Но это же все было, было, это не ложь, не что–то придуманное, это настоящее его, Егоркино, детство, счастливое, черт побери, детство. Работал еще леспромхоз, не разобранная на дрова такая родная стояла школа, дед был жив. И все еще было впереди, все–все: взрослость, любовь, работа, своя семья, новый «жигуленок», как у директора леспромхоза. Как же так все оно кончилось? Куда оно все делось? Кто отобрал у Егорки будущее, кто так жестоко обманул его, пообещал и не исполнил обещание? Кто–то ведь должен быть виноват! Во всем вот этом, что творится здесь, в Гаю: в кончине леспромхоза, в безработице, в пьянстве, в одичании и озверении никому не нужных людей…
Медведь — это страшно. Кабан на узкой дорожке — это страшно. Но самое страшное, когда озвереет корова — не хищник, — травоядное с печальными глазами. Самое страшное — увидеть доведенную до последней черты, до отчаяния, взбесившуюся корову, бессмысленно крушащую все на своем пути, безжалостно убивающую с безумными глазами, страшную и неожиданно сильную. Может, она потом и образумится, и успокоится, и вспомнит о своих заливных лугах. Но, говорят, не будет с нее уже молока, не будет с нее приплода — не жилец она, переступившая черту, омывшая в крови рога, наевшаяся красной травы, забей ее — мясо будет горчить. Нельзя, нельзя переходить черту — что там, за чертой, никто не знает.
— Господи! — Егорка поискал глазами и решил обращаться к Богу, глядя в окно, на небо. — Господи, куда ты смотришь–то, чё же ты попусту пялишься с небес на всю эту несправедливость?!
Но молитвы не вышло. Злоба снова накатила на него, заклокотала в горле. Он, матерясь, запинал рассыпавшиеся по полу фотографии под кровать.
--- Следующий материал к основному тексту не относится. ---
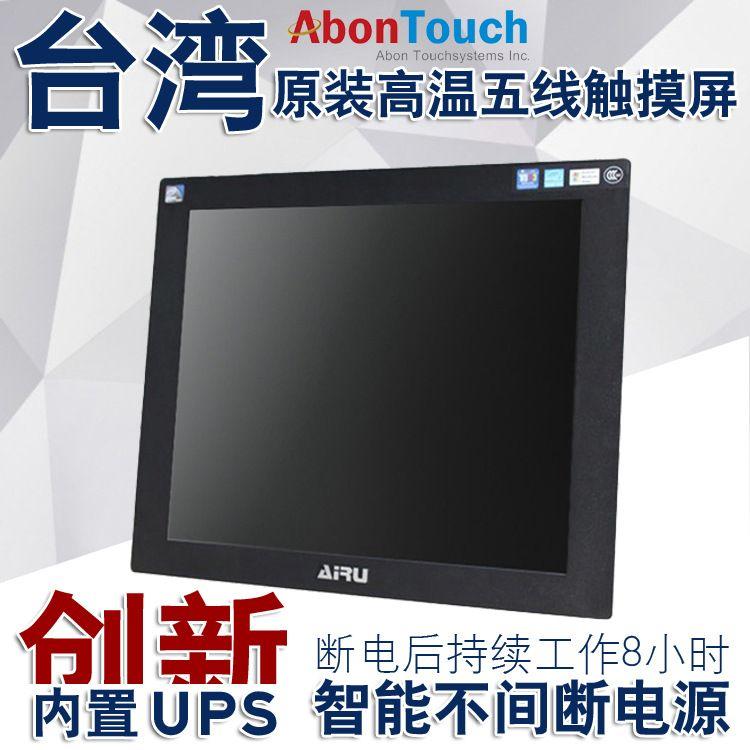 19寸触摸屏一体机电脑工控机工控一体机工业内置UPS持续供电8小时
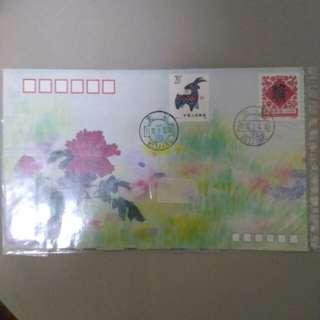 1992年中國郵票-羊年+猴年,送羊迎猴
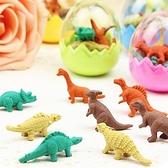 【BlueCat】迷你恐龍蛋小小恐龍橡皮擦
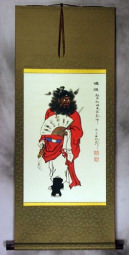 Zhong Kui - Demon Killer Wall Scroll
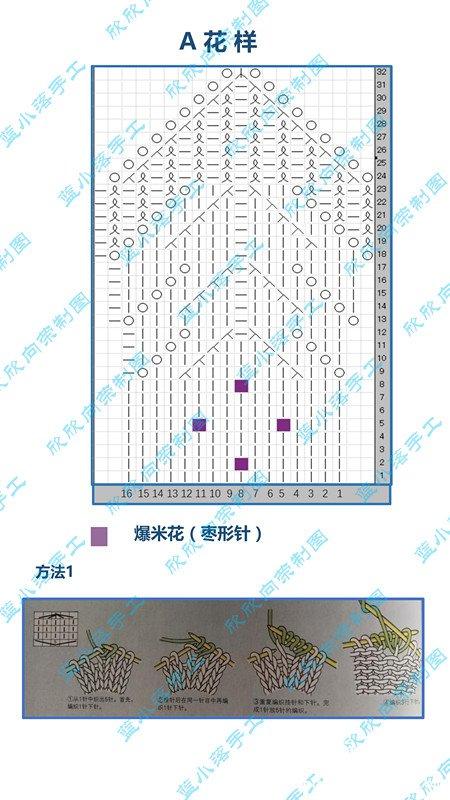 云蓝花型A.jpg
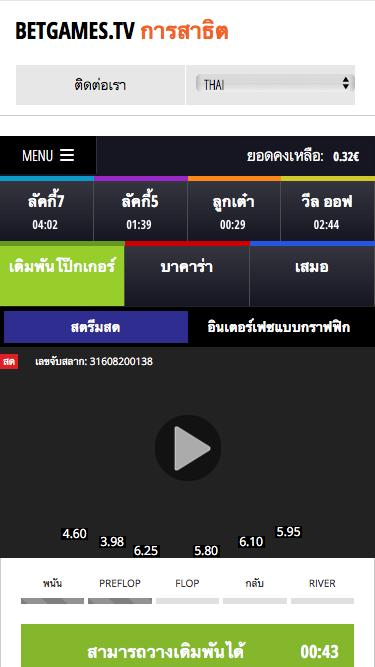 BETGAMES.TV DEMO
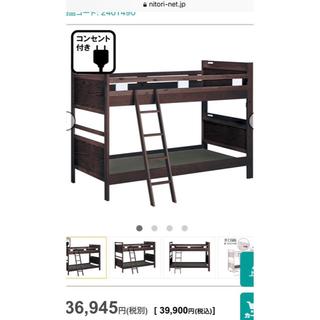 ニトリ(ニトリ)の新品・未使用 ニトリ 二段ベッド(ロフトベッド/システムベッド)
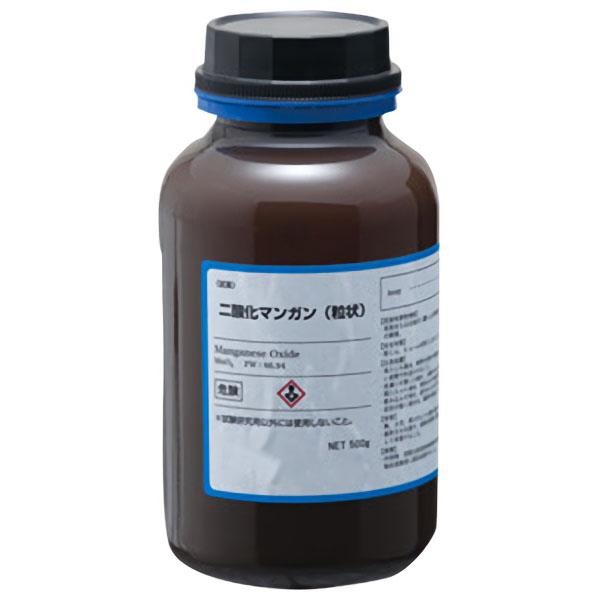乾電池でもおなじみの酸化剤 2020新作 二酸化マンガン 粒状 限定特価 500g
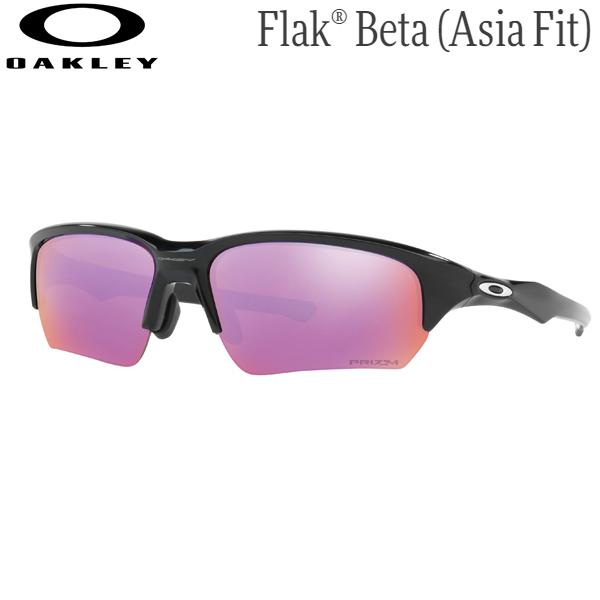 オークリー メンズ スポーツサングラス OO9372-0565 [ポリッシュドブラック/プリズムゴルフ] (Men's) OAKLEY Flak Beta (Asia Fit)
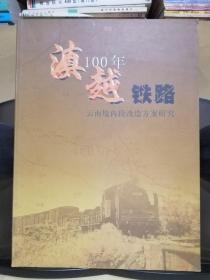 滇越铁路  云南境内段改造方案研究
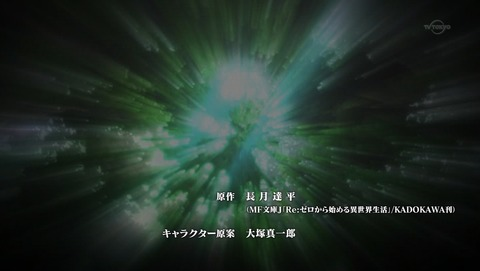 Re:ゼロから始める異世界生活 24話 感想 46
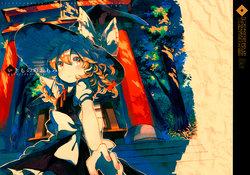 Free Hentai Non-H Gallery: (C82) [Iro wa Nioe do (okari)] Ikimono no Omomi   El Peso de la Vida (Touhou Project) [Spanish] {Paty Scans}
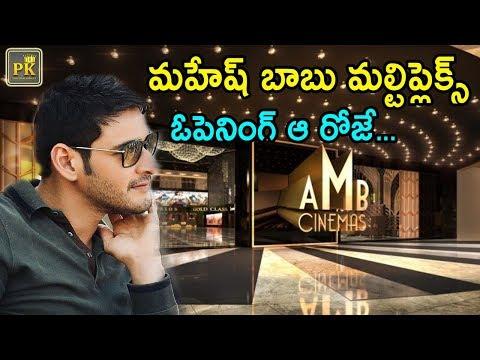 మహేష్ మల్టీ ఫ్లెక్స్ థియేటర్లో ఫస్ట్ సినిమా అదేనట! Mahesh Babu AMB Cinemas Launch Date | PK TV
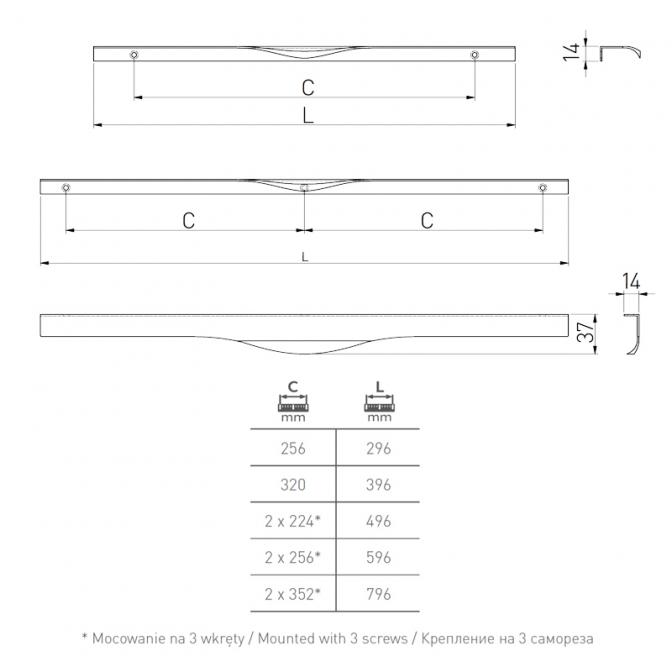 Ручка мебельная Picado, 320 мм, алюминий, GTV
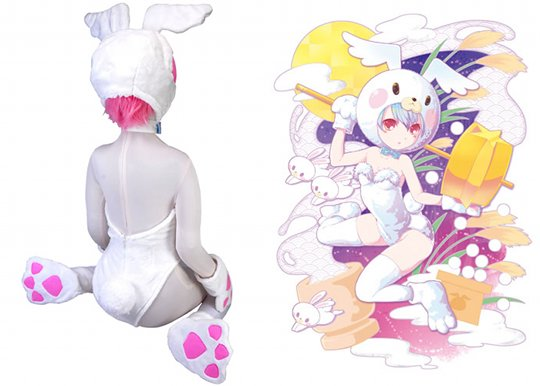 Usahane Air Doll Bunny Costume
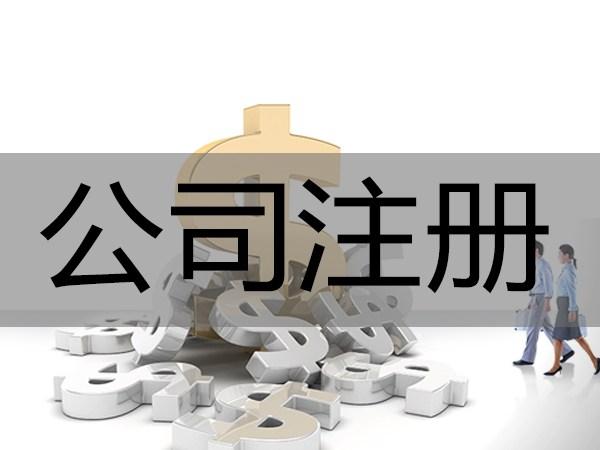 在东莞注册外资企业需要提供什么资料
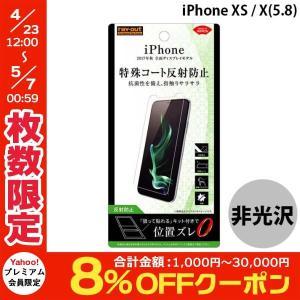 [バーコード] 4562357021245 [型番] RT-P16F/H1 非光沢 iPhone X...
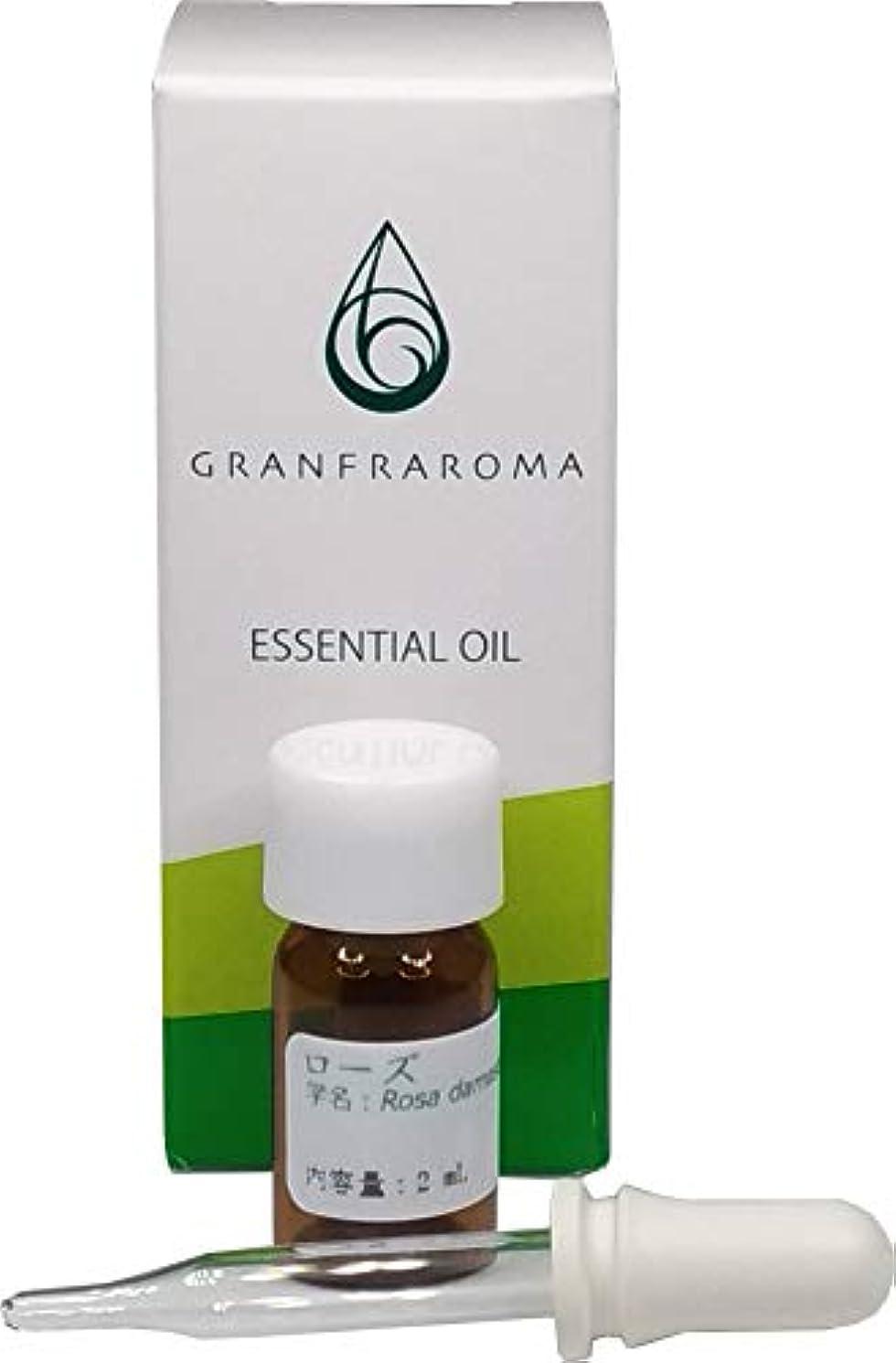 私たち自身端末見えない(グランフラローマ)GRANFRAROMA 精油 ローズ 溶剤抽出法 エッセンシャルオイル 2ml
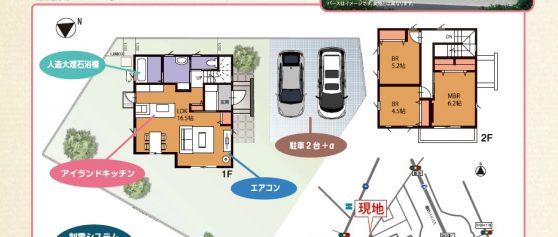 諏訪市中洲建売住宅 完成見学会を開催します!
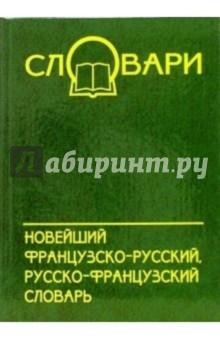 Новейший французско-русский, русско-французский словарь - Ольга Тюрина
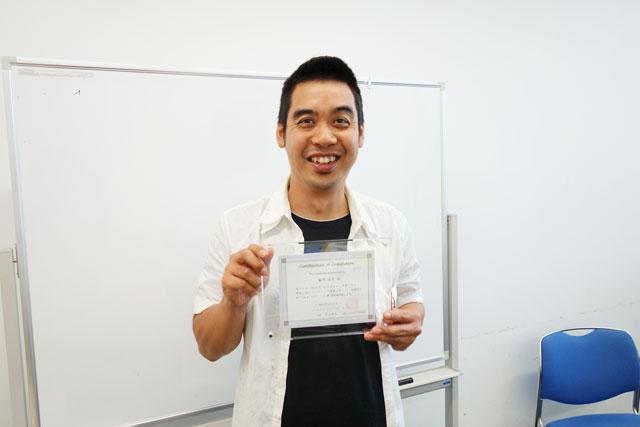 講座修了生、藤井さんの顔写真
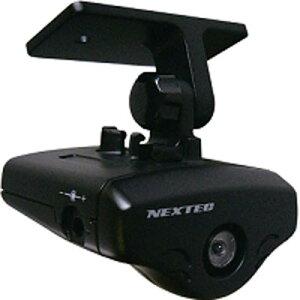 【NX-DR01】 安心の日本製!NEXTEC車輌事故録画カメ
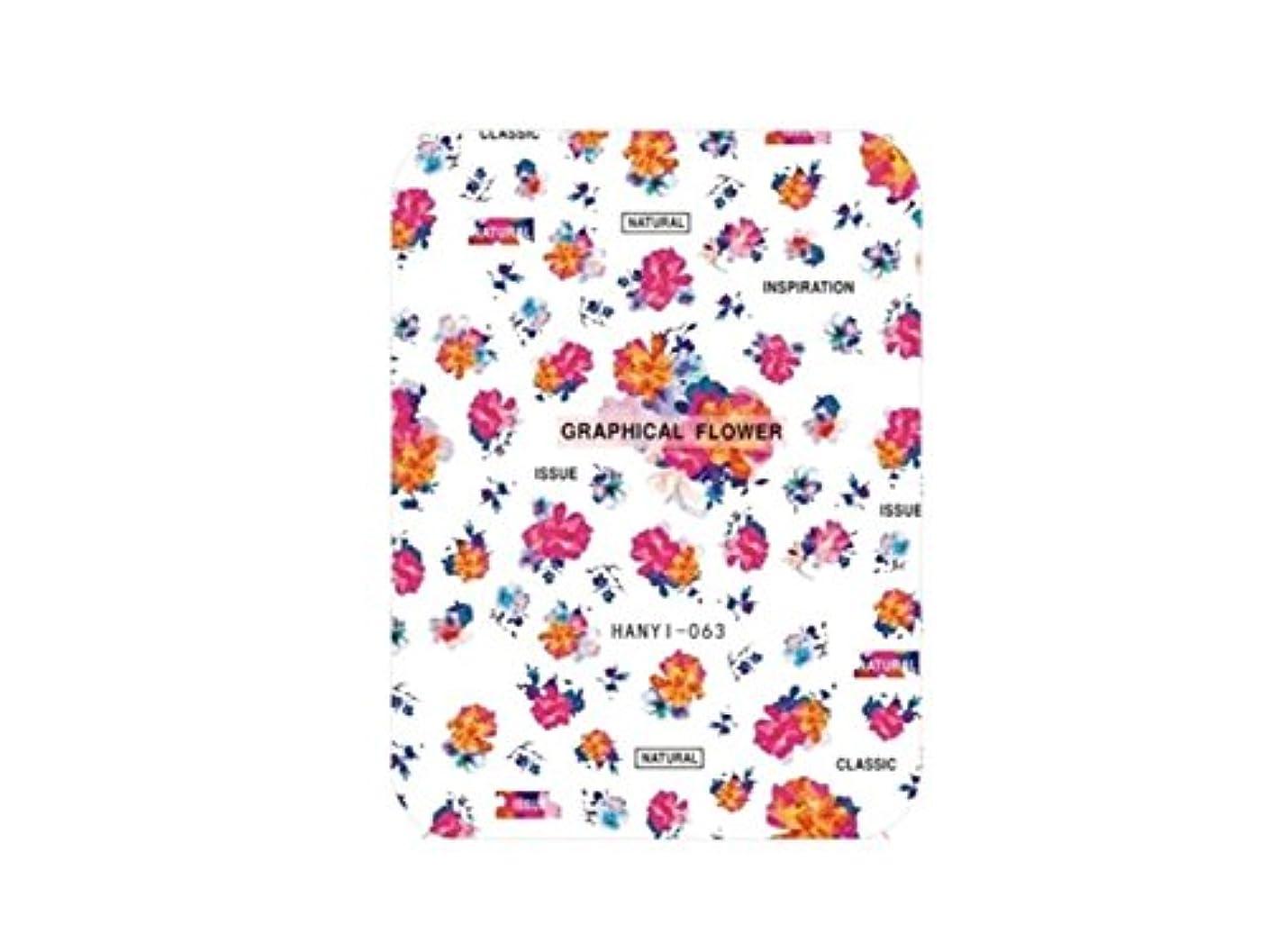 スナックスイッチ羽Osize ファッションカラフルな花ネイルアートステッカー水転送ネイルステッカーネイルアクセサリー(示されているように)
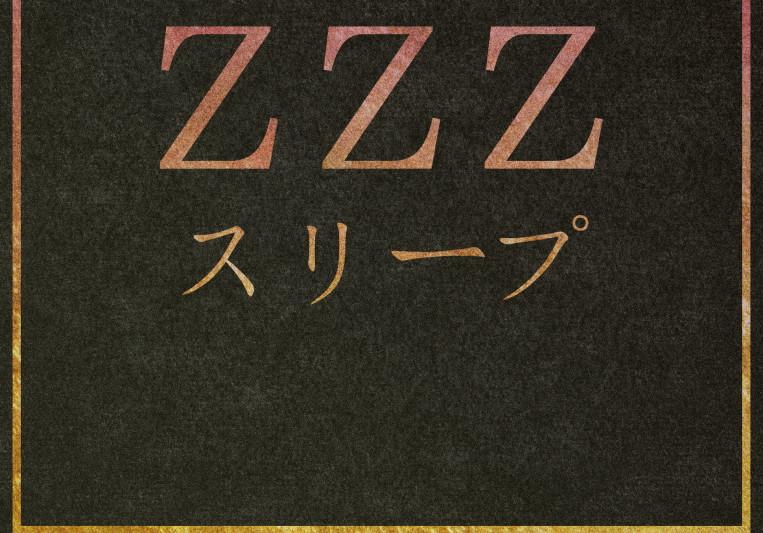 zzz スリープ Production Services on SoundBetter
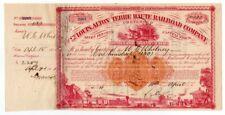 Charles Butler & William C. Whitney - St. Louis, Alton & Terre Haute Railroad
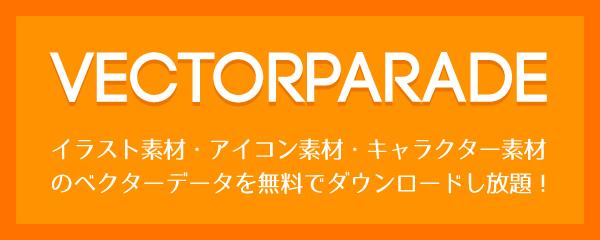vectorparade
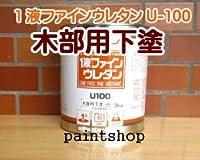 日本ペイント 1液ファインウレタン 木部用下塗 3kg チョコ淡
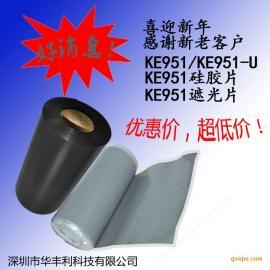深圳液晶显示器KE951遮光条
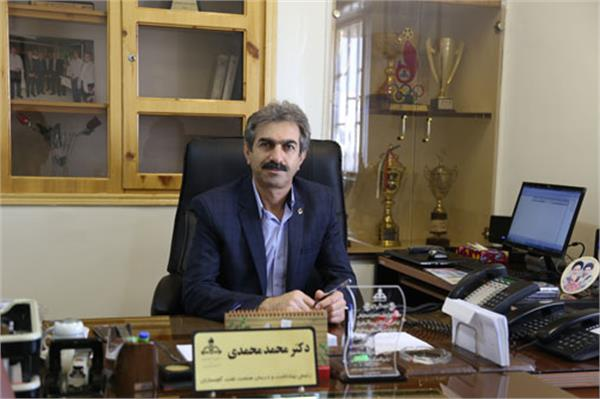 Image result for دکتر محمدی گچساران بهداشت و درمان نفت
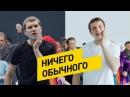 Колян Наумов - Ничего Обычного!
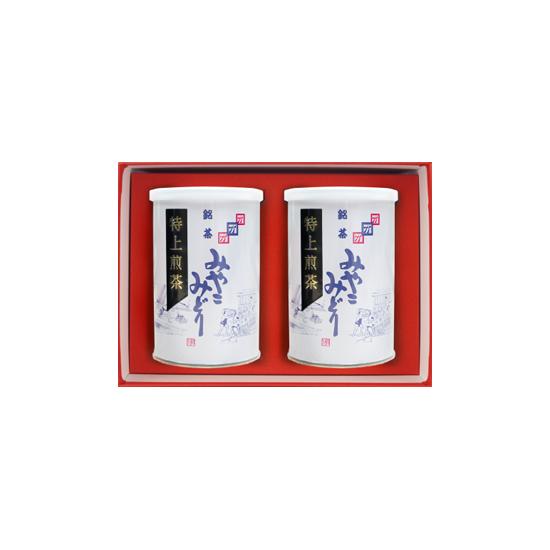 みやこみどり【都印】 (商品番号AK-2) 90g×2缶詰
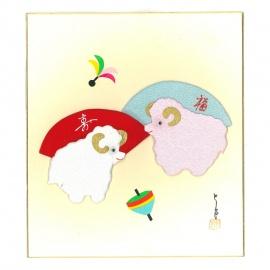 """Shikishi decorato con stoffa """"Arieti"""""""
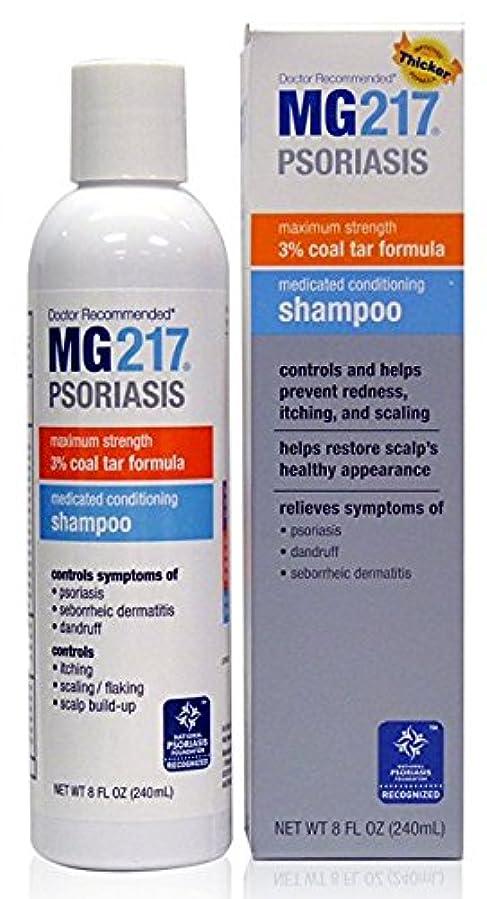 月曜日天窓アンプMG217 シャンプー 240ml  Psoriasis Medicated Conditioning Shampoo 8oz 海外直送品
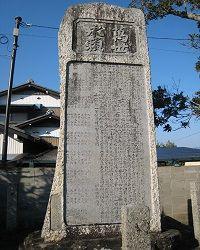 川俣用水石碑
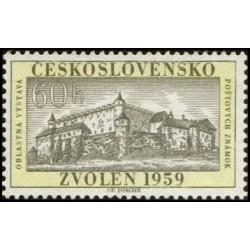 1 عدد تمبر نمایشگاه تمبر اسلواکی - چک اسلواکی 1959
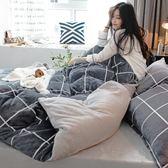 床上四件套 冬季珊瑚絨四件套雙面床上法萊絨1.8m床單女加厚法蘭絨三件套被套 99免運 萌萌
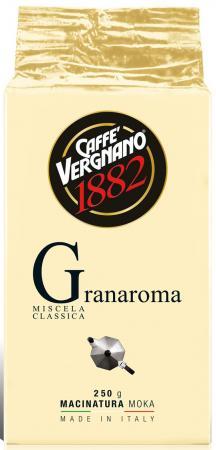 Кофе молотый Vergnano Gran Aroma 250 грамм цена 2017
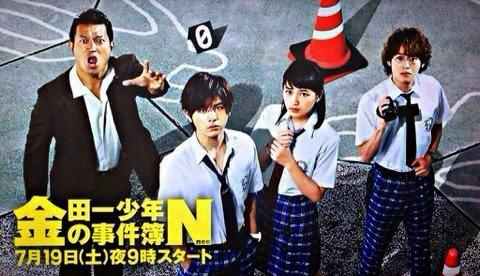 NAVER まとめ【懐かしい】平成に放送された学園ドラマまとめ【青春】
— Это все чинуши, бюрократы виноваты, это все они… Никому нет дела до народа… Отъели, падлы, морды себе шире задниц, а тут подыхай среди сумасшедших старух, алкашей, придурков — террористов себе углядели! — никому дела нет!
Он кинулся к серванту, расшвырял по полу книжки, вытащил старый бумажник, проверил его жалкое содержимое, сунул обратно:
— Забить, забить на все! Уехать отсюда прочь.
…За окном внимательно следил за его действиями черный блестящий глаз.
Михайловна не носила воду, не готовила ужин, не наводила порядок — сидела с прямой спиной за столом в горнице и барабанила пальцами по столешнице. Сидела, не заметив, как Кузьминична, потрясенная, тихо выскользнула из дома.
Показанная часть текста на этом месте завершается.